Parlant de son livre, écrit dans un style tumultueux, plein d’humour et de poésie, Pierre Souchon déclare : « J’ai voulu démêler les fils de mon histoire, comprendre ce qui m’arrivait ».
Evénement majeur de cette histoire, le diagnostic à l’âge de 20 ans de troubles bipolaires et des séjours en hôpital psychiatrique auxquels l’auteur va être contraint, non sans opposition réfléchie au pouvoir que représente l’ordre médical psychiatrique.
Dans son récit, l’auteur entrecroise positions sociales et trajectoires subjectives : origines familiales, études supérieures, amour pour une femme de milieu social aisé, rencontre avec la grande bourgeoisie. Comme s’il ne pouvait parler des uns sans immanquablement évoquer les autres. Comme si ce que la psychiatrie isole comme relevant seule de la maladie, Pierre Souchon le replace dans une histoire sociale où le conflit idéologique constitue un dénominateur commun dans les étapes de son existence :
- Elevé dans un milieu de paysans Ardéchois quelque peu lettré, il parvient aux études supérieures, côtoie des étudiants de milieu bourgeois et identifie ce qu’il nomme alors « une guerre sociale ». Il crie toute sa colère à l’un d’eux : « Est-ce que je pouvais te raconter qu’il faut vivre avant d’écrire, et que l’histoire des hommes ne se contemple que les mains dans la merde, pas avec le regard en surplomb d’un collectionneur de papillon ? ».

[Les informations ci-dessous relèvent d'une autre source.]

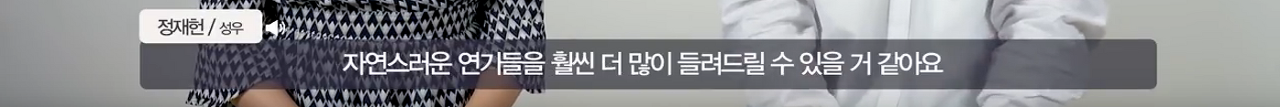 성우들이 말하는 '그래도 더빙이 있어야 하는 이유'.jpg | 인스티즈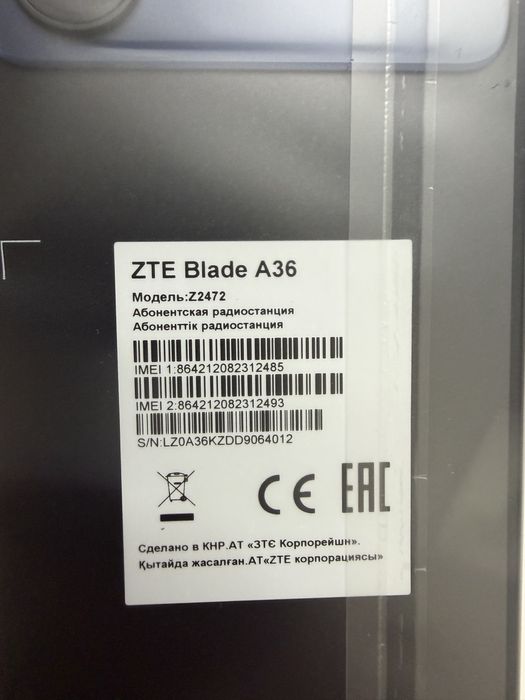ZTE Blade A36 новый телефон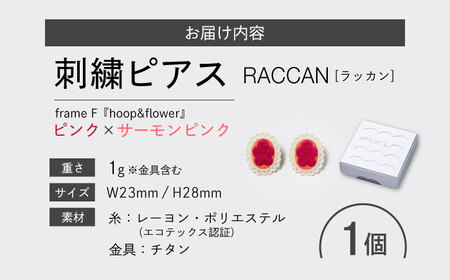 【ファクトリー製造の刺繍ピアス raccan［ラッカン］】frame F『hoop＆flower』ピンク×サーモンピンク[CDX005]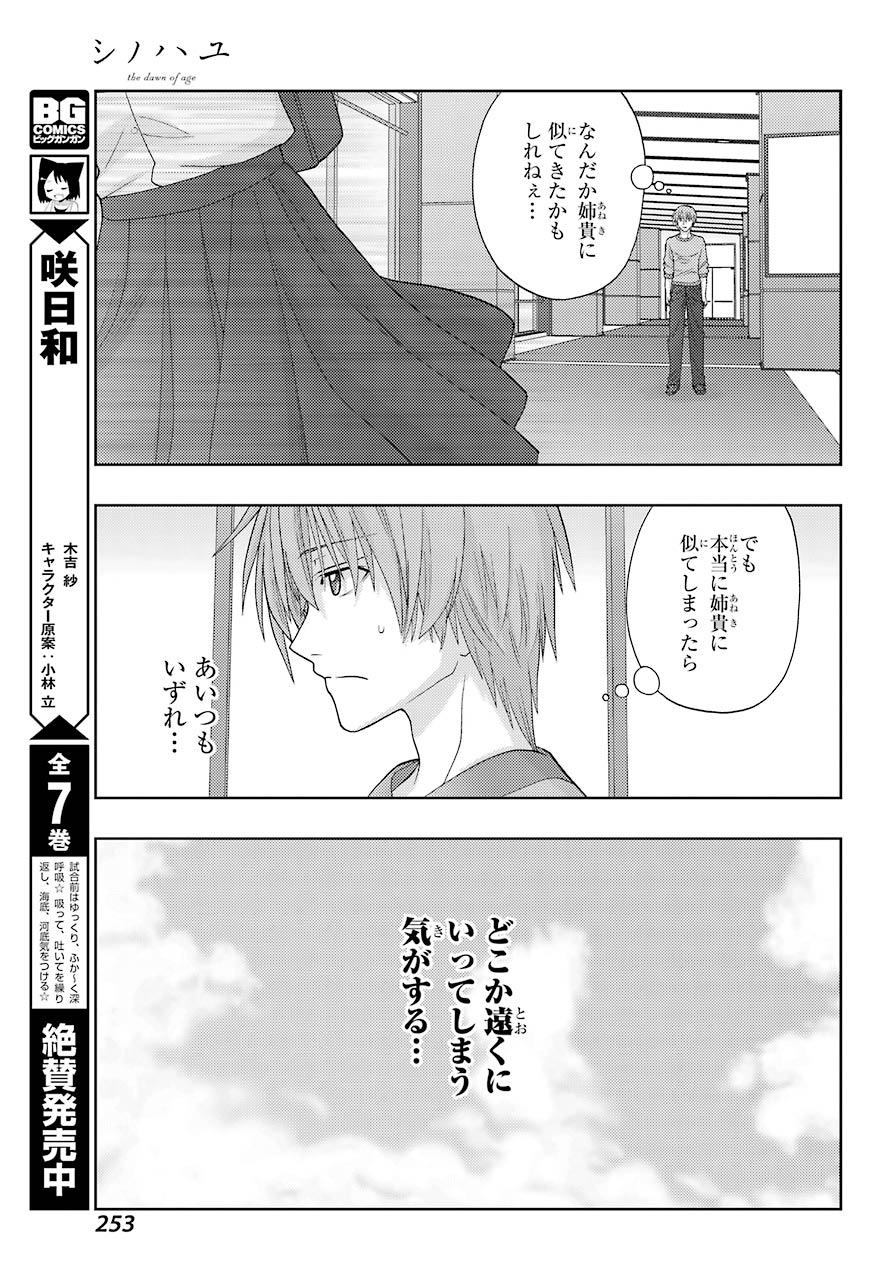 Shinohayu - The Dawn of Age Chapter 91 13ページ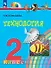 Технология. 2 класс. Учебное пособие. ФГОС 2021 - 0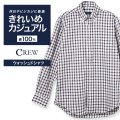 カジュアルシャツ[CREW] ボタンダウン 袖付け本縫い脇二本針 ストレッチ レッド チェック標準型 P13CWB325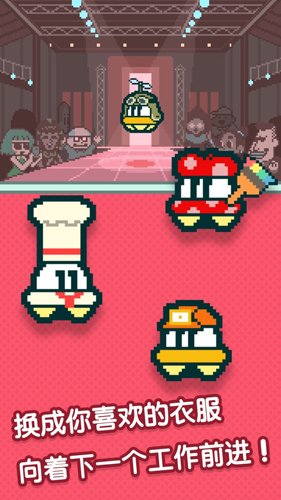 ufo�ҹ����ֻ���v1.2.4 ��׿��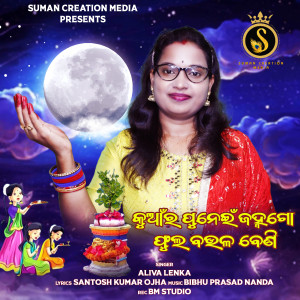 Album Kuanra Punei Janha Go Phula Baula Beni from Aliva Lenka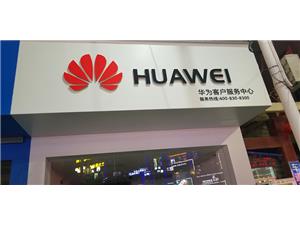 赣州华为维修点：赣州瑞金象湖店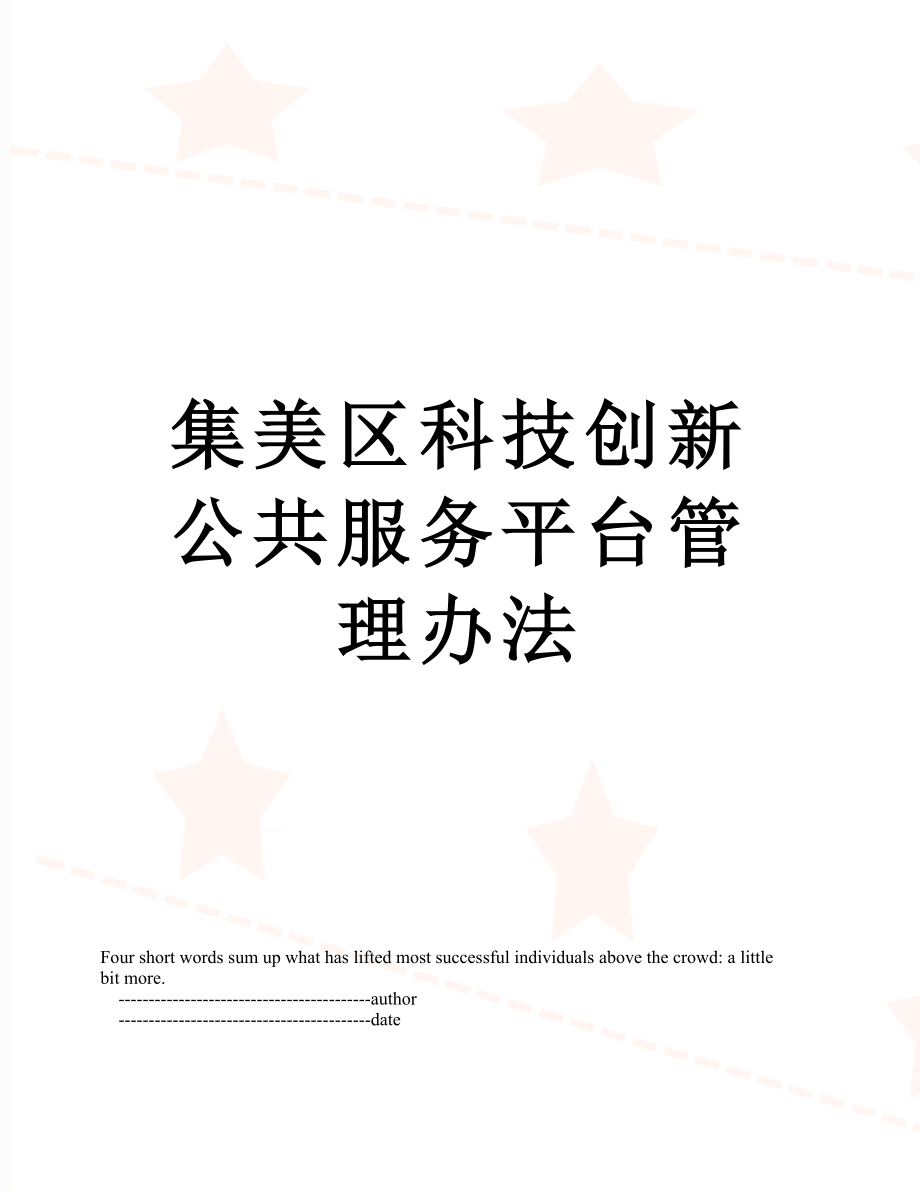 集美区科技创新公共服务平台管理办法.doc_第1页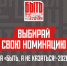 конкурс - Выборгский район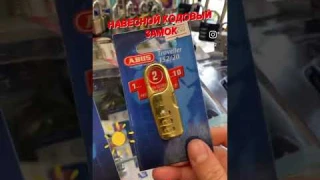 Кодовый замок для багажа, чемоданов, сундуков и сумок. Быстрая смена кода замка.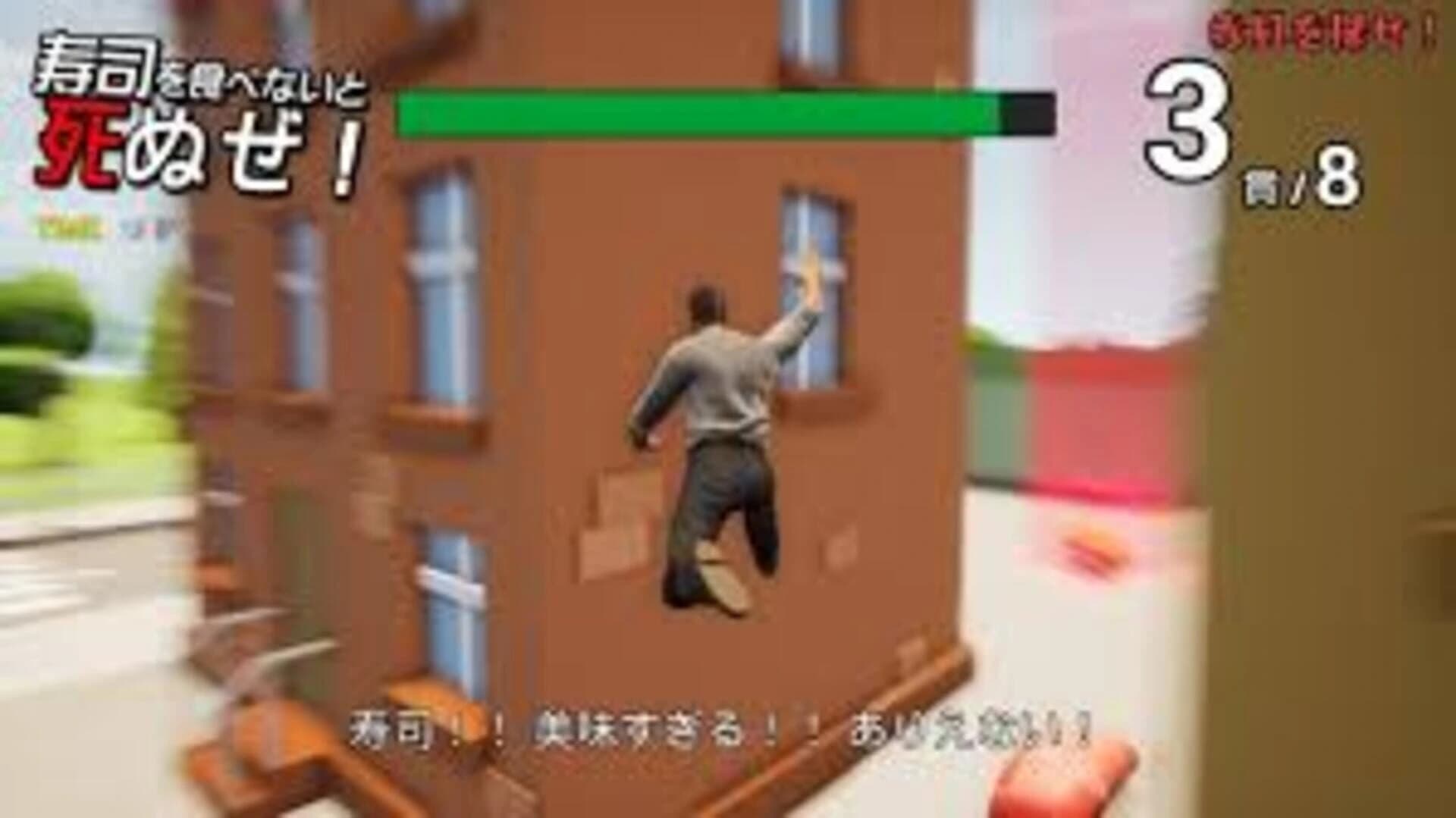 I'm going to die if I don't eat sushi! screenshot 1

- Marié à une femme de la grande bourgeoisie, il exprime son attrait pour cette classe souvent détentrice d’une certaine culture et sa répulsion, voire sa rage, devant le banal mépris de cette même classe pour le monde ouvrier.
De la révolte contre l’insoumission à l’ordre social, Pierre Souchon produit, avec une étonnante lucidité, un décryptage du rapport dense, entremêlé, entre conflit idéologique et conflit psychique, à propos de la santé mentale.